Von Susanne Schnabel

Mehr als 50 Rosenmontagszüge wurden in NRW abgesagt, unter anderem in Düsseldorf, Münster und Krefeld. Die Narren und Jecken kamen dennoch und feierten in den Kneipen. In Köln, Aachen und Bonn rollten die Züge, nur etwas abgespeckt.

Reihenweise wurden die Rosenmontagszüge in NRW wegen des Sturmtiefs "Ruzica" abgesagt. Der größte Zug jedoch, der in Köln, fand statt, wenn auch in deutlich abgespeckter Form: Die Pferde mussten zu Hause blieben, genauso wie die großen Figuren, Schilder und Fahnen.
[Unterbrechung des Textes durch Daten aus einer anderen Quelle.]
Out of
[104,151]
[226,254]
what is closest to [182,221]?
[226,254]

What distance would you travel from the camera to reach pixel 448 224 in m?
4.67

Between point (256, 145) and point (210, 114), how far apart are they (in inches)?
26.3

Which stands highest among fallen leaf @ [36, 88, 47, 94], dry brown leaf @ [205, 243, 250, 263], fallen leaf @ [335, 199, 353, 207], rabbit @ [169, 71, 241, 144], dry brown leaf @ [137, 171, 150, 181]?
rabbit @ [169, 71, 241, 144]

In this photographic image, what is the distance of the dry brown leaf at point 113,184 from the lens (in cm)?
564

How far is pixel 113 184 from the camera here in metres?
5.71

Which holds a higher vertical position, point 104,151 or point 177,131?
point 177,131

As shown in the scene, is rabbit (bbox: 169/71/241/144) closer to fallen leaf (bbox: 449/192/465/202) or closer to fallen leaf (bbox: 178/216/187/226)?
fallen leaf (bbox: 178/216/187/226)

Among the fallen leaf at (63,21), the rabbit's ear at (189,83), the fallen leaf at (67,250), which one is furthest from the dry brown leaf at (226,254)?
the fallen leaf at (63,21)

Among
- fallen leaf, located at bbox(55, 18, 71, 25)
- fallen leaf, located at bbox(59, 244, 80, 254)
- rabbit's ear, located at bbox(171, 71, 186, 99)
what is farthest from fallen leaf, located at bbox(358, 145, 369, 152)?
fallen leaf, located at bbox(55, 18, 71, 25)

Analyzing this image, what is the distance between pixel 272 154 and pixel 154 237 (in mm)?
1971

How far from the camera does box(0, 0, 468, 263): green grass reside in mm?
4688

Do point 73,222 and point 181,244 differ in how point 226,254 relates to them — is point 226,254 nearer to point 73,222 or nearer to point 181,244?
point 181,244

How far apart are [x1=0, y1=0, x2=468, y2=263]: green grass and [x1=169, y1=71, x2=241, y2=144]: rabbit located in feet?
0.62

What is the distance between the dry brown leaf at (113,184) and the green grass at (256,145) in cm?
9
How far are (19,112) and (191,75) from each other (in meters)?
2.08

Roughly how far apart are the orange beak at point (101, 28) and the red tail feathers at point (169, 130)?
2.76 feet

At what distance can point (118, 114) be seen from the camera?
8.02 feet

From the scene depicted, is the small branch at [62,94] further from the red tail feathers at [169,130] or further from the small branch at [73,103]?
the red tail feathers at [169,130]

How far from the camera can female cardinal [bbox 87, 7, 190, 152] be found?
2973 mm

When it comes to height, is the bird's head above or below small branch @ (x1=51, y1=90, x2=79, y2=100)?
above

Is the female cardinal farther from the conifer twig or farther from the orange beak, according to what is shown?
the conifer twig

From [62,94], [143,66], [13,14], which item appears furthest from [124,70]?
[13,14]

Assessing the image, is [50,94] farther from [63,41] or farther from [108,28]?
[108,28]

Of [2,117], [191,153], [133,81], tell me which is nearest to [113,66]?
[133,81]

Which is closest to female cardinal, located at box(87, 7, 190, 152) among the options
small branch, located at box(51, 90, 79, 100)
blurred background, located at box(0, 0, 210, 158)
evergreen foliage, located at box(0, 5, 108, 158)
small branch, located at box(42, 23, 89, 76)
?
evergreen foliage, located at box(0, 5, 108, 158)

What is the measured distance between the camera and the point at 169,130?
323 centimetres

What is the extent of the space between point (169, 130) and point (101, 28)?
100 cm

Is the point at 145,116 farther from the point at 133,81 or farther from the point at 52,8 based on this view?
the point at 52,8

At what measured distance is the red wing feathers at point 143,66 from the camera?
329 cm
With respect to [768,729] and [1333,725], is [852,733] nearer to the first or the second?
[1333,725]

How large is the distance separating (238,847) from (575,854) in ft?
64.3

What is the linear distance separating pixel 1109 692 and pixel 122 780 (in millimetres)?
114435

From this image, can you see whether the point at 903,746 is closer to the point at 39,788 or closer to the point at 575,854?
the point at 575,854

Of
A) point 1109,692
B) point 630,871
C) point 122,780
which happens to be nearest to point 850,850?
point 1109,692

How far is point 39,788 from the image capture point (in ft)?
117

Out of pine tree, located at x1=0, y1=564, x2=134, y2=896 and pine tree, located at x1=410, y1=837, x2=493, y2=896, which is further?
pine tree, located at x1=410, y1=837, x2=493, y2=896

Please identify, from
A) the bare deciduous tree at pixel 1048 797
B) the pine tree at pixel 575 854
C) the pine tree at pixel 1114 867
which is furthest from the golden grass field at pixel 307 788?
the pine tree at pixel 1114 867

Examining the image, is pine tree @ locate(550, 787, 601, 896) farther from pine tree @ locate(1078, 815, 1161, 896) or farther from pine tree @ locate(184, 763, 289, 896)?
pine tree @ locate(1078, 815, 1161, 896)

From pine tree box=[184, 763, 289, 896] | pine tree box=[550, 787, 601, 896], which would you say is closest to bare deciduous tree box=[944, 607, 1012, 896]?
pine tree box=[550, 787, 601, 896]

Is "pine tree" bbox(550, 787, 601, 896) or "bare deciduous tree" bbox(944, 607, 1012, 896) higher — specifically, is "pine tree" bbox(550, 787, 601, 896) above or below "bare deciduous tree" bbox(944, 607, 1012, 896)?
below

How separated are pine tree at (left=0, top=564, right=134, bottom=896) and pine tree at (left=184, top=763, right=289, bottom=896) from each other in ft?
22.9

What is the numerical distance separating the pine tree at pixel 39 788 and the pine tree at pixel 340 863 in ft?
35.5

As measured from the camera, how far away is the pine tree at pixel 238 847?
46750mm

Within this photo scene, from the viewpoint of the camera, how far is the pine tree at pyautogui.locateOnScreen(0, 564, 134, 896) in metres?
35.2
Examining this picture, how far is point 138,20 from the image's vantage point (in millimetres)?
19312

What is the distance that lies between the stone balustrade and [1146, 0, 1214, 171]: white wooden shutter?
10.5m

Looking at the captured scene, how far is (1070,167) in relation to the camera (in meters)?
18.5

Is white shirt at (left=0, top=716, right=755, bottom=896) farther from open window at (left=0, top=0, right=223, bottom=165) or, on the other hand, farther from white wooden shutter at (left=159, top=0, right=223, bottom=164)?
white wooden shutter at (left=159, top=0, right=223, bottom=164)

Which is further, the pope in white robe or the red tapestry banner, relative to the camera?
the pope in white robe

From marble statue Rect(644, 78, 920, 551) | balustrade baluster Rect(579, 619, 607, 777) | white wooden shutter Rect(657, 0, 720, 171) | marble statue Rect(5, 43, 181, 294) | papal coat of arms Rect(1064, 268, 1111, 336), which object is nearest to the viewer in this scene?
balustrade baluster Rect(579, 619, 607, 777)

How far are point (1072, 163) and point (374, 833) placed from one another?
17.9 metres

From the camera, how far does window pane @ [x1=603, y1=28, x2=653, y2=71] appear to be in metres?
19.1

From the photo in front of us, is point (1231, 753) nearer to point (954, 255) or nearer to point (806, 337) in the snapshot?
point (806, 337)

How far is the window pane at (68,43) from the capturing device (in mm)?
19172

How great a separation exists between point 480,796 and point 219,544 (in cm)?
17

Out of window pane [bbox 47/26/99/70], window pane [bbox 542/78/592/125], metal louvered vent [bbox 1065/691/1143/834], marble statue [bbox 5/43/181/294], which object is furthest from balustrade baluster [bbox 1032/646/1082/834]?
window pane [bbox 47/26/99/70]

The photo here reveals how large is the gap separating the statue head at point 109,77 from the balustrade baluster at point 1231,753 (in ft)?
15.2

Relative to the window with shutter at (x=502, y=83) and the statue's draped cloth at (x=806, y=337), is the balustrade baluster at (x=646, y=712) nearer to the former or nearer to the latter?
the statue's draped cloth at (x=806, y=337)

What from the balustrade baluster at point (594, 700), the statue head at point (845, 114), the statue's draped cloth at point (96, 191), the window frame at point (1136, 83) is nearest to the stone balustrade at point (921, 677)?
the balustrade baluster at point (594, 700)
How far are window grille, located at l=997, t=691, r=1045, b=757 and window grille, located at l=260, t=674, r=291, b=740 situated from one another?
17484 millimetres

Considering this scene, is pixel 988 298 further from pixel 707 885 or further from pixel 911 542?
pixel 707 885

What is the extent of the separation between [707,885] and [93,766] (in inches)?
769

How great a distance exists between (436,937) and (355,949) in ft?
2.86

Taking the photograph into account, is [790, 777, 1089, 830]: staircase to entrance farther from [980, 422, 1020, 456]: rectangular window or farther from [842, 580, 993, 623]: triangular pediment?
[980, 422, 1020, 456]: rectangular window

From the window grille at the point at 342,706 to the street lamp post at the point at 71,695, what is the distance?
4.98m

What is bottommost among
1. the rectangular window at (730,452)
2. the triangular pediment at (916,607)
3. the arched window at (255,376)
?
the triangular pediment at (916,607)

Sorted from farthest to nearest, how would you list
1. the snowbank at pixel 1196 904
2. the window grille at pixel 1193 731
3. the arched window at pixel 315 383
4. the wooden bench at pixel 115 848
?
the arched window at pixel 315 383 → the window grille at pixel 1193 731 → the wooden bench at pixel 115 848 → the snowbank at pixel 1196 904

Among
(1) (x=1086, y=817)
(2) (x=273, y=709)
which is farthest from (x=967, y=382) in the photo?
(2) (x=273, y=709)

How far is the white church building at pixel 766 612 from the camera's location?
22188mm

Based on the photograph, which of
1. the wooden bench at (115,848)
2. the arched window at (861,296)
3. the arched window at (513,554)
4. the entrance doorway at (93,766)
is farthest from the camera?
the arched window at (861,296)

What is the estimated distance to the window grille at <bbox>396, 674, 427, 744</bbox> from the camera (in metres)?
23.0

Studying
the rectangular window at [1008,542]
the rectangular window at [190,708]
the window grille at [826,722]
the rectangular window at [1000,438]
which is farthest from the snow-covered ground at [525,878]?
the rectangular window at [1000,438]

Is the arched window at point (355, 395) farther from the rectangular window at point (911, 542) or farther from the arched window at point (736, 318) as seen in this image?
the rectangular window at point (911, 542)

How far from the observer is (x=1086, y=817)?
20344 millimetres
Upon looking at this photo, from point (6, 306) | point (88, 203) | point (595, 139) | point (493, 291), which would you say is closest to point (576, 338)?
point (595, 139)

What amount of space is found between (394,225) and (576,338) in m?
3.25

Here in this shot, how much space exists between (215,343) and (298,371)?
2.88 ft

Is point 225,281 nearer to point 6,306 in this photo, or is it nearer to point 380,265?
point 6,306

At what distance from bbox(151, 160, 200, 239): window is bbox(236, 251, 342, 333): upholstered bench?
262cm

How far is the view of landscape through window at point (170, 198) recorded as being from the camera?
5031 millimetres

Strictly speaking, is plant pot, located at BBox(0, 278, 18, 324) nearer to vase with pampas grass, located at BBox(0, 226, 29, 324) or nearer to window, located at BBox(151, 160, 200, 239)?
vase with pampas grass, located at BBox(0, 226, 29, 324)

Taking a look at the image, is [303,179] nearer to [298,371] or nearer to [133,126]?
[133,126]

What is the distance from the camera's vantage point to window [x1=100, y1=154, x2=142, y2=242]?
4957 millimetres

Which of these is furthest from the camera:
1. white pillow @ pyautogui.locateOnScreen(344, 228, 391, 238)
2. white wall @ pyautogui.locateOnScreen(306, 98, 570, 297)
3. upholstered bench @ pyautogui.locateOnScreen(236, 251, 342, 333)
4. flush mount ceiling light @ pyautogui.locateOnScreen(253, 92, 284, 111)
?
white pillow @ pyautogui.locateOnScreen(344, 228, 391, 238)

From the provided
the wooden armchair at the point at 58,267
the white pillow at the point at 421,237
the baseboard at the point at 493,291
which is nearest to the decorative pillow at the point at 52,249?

Auch in Bonn und Aachen waren die Züge kleiner, als geplant. Aber immerhin, die Züge fuhren. Im Gegensatz zum Düsseldorfer. Dort wurde am Montagmorgen (08.02.2016) alles abgesagt. Stattdessen wurden die Mottowagen für zwei Stunden auf dem Rathausmarkt aufgestellt. Allerdings wollen die Düsseldorfer ihren Zug nachholen, teilte das Comitee Düsseldorfer Carneval (CC) weiter mit. Eine Entscheidung über einen Termin gibt es noch nicht.

Erstmals eine Zugausfallversicherung

"Wie hoch die Kosten durch die Absage sind, lässt sich derzeit noch nicht genau sagen", erklärt Hans-Peter Suchand, CC-Pressesprecher. Insgesamt belaufen sich die Kosten des Düsseldorfer Zuges für alle Vereine auf rund eine Million Euro. Das CC hatte in diesem Jahr erstmals eine Zugausfallversicherung abgeschlossen, die die entstandenen Auslagen decken soll.

Krefeld, Dortmund, Hamm, Wenden im Sauerland, Münster, Dülken, Hagen, Recklinghausen, Essen und Duisburg hatten ebenfalls entschieden: zu viel Wind, zu gefährlich - kein Zug.

Unbeschwertheit im Karneval ist vorerst passé

Frauen Security Point

Der Security Point in Köln

Unabhängig vom schlechten Wetter gab es weitere Faktoren, die Polizei, Organisatoren und Jecken Sorgen machten: Die Angst vor sexuellen Übergriffen, wie am Silvesterabend, und vor terroristischen Anschlägen. Die Kölner Polizei hat noch einmal ihre Präsenz in der Stadt verstärkt, Bundespolizisten gingen mit Körperkameras auf Streife. In Köln und in Düsseldorf wurde jeweils ein "Security Point" eingerichtet. An diesen Anlaufstellen konnten Frauen Hilfe bekommen, die im närrischen Gedränge sexuell belästigt oder bedroht wurden.

Die Polizei bat die Narren, auf martialische Kostüme und echt aussehende Spielzeugwaffen, in diesem Jahr zu verzichten. Damit seien nicht die klassischen Cowboyoutfits mit Spielzeugpistole im Halfter gemeint. In Köln und Mönchengladbach wurden an Weiberfastnacht täuschend echt aussehende Spielzeugwaffen einkassiert.